The method further provides jetting a lateral borehole into the subsurface formation. This is done by using hydraulic fluid. In one embodiment, the borehole is jetted at a depth of greater than 400 feet, and to a length of at least 50 feet (15.2 meters) from the wellbore. The tool assembly 300 can also be rotated around the casing I.D. allowing multiple radial boreholes to be created while still anchored in the casing.

Use of the downhole tool assembly 300 and the steps shown in FIGS. 10A through 10E beneficially allows the operator to continue production of a flowing well during the process of jetting a lateral borehole 1090. If no significant increase in oil and/or gas production rate is observed in connection with fluid returns, the operator may choose to cease jetting that specific mini-lateral. The operator can then index the assembly 300 using the indexing section to another radial direction, and form a new lateral borehole. Alternatively, the operator may release the slips 345 in the anchor section, and move the tool assembly 300 to a different depth within the target pay zone, or to a newly-targeted pay zone altogether, before beginning a new jetting procedure. Conversely, if favorable production increase is observed, the operator may attempt to maximize the length and/or diameter of that specific lateral borehole. Hence, “real time” production and pressure responses are realized in jetting boreholes using the assembly 300 herein.

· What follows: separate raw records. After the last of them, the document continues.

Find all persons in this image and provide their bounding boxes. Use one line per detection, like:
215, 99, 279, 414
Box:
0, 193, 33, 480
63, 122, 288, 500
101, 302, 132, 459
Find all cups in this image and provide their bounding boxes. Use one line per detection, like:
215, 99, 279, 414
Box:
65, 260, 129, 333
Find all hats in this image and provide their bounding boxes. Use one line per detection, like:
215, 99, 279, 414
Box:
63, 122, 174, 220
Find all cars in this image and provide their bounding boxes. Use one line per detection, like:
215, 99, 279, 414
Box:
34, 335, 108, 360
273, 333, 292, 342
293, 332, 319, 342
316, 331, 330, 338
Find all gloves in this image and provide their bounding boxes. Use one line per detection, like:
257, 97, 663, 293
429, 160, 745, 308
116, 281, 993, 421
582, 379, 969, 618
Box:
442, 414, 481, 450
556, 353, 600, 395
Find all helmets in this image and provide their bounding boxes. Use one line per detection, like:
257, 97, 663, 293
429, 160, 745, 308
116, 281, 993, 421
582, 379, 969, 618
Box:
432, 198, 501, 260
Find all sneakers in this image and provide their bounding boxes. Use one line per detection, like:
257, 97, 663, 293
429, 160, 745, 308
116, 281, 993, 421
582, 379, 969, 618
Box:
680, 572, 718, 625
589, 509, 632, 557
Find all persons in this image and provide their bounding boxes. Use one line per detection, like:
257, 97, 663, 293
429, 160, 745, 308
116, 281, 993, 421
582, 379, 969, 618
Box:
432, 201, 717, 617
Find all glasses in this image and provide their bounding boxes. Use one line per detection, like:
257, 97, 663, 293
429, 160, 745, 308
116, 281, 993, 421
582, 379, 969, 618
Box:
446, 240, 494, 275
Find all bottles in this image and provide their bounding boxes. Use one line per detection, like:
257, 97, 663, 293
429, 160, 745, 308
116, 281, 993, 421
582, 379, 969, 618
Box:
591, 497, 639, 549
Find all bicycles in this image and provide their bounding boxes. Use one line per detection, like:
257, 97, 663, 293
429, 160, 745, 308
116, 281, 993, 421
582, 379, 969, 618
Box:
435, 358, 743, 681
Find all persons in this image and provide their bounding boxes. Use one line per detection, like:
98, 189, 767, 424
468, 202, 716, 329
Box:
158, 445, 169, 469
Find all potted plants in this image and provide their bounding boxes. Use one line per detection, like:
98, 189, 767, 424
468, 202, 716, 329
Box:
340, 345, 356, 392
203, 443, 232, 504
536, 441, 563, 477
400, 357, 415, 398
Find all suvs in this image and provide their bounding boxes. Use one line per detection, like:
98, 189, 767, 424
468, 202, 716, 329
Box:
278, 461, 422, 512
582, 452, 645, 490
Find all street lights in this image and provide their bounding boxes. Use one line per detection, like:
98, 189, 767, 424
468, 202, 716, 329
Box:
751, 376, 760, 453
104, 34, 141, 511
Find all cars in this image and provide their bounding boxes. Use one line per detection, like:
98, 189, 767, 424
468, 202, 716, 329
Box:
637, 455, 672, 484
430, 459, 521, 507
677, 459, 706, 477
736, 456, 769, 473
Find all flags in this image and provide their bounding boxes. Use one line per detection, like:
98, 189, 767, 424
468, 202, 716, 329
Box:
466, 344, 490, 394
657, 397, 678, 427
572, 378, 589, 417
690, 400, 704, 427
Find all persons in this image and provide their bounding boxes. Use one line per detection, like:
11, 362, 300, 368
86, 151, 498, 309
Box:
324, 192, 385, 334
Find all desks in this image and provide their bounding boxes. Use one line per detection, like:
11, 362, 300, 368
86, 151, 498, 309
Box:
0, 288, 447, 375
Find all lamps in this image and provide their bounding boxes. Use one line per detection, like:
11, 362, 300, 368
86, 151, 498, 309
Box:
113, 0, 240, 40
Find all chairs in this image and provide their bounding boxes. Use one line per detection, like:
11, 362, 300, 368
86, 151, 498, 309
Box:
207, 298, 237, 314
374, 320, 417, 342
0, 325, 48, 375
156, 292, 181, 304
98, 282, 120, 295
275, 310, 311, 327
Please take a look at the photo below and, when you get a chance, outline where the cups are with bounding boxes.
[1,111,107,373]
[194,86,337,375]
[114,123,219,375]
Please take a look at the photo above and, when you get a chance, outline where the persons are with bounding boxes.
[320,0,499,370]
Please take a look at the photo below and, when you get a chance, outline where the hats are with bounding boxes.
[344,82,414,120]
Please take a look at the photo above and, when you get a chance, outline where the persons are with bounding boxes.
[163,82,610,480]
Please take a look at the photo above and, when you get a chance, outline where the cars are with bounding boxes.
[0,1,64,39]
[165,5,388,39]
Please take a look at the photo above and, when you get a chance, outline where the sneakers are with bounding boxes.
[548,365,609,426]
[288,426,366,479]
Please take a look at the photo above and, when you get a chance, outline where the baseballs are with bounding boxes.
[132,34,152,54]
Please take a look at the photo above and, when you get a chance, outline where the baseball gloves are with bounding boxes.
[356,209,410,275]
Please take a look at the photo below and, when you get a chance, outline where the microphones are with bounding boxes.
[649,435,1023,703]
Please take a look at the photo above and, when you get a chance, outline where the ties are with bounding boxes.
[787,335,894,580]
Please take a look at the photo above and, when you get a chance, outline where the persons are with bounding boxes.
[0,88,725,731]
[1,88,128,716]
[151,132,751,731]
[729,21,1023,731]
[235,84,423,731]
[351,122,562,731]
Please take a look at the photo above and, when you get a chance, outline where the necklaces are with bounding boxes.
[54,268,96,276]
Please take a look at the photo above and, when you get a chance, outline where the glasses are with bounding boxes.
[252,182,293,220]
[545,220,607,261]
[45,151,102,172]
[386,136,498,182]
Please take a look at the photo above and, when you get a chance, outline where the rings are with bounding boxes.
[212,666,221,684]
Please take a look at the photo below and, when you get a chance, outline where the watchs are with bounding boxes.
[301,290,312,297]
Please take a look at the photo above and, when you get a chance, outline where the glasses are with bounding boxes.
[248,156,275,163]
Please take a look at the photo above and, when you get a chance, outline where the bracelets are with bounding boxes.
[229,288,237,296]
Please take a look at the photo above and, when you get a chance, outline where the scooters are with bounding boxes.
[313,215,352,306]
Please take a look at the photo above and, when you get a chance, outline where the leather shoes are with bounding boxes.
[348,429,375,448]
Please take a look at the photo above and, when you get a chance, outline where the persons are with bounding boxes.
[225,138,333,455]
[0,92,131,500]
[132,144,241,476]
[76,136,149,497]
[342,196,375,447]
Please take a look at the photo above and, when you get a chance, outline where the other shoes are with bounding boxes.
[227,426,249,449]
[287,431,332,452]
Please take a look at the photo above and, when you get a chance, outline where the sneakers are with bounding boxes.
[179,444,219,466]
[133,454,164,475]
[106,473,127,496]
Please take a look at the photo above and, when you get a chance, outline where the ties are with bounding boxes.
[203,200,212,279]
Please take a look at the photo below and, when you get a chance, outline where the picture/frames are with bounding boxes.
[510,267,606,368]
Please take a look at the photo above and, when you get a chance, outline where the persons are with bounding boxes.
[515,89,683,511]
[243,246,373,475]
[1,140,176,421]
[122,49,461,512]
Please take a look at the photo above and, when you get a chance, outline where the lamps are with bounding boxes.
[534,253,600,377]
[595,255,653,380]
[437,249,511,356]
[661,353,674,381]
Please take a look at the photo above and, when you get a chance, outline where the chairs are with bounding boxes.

Given the subject method and invention, no cement squeezes are required to remediate wells in these situations. A slimhole recompletion, where the casing leaks are isolated by running a packer on the end of the production tubing and/or cementing the production tubing in place inside the well's production casing, can immediately isolate the producing formation from the casing leak. Any drilling mud left in the wellbore opposite the producing formation can then be jetted out with the same coiled tubing unit that will subsequently perform the lateral jetting operations. The hydraulically jetted horizontal lateral boreholes will then be able to access “fresh rock” either: (1) well beyond the damaged area within the pay zone invaded by mud and/or mud filtrate; or, (2) along a different azimuth altogether from that of a mud-damaged interface of an original hydraulic fracture plane.

In addition to these benefits, the systems and methods allow the operator to maximize power output, as a larger jetting hose may be deployed as compared to the hose size that the operator could use with previously known systems and methods. The system utilizes substantially the entire inner diameter of the casing as the bend radius for a hydraulic jetting hose, thus providing for the maximum hydraulic horsepower at the jetting nozzle.

While it will be apparent that the inventions herein described are well calculated to achieve the benefits and advantages set forth above, it will be appreciated that the inventions are susceptible to modification, variation and change without departing from the spirit thereof. While it is realized that certain embodiments of the invention have been disclosed herein, it is perceived that further modifications will occur to those skilled in the art, and such obvious modifications are intended to be within the scope and spirit of the present invention.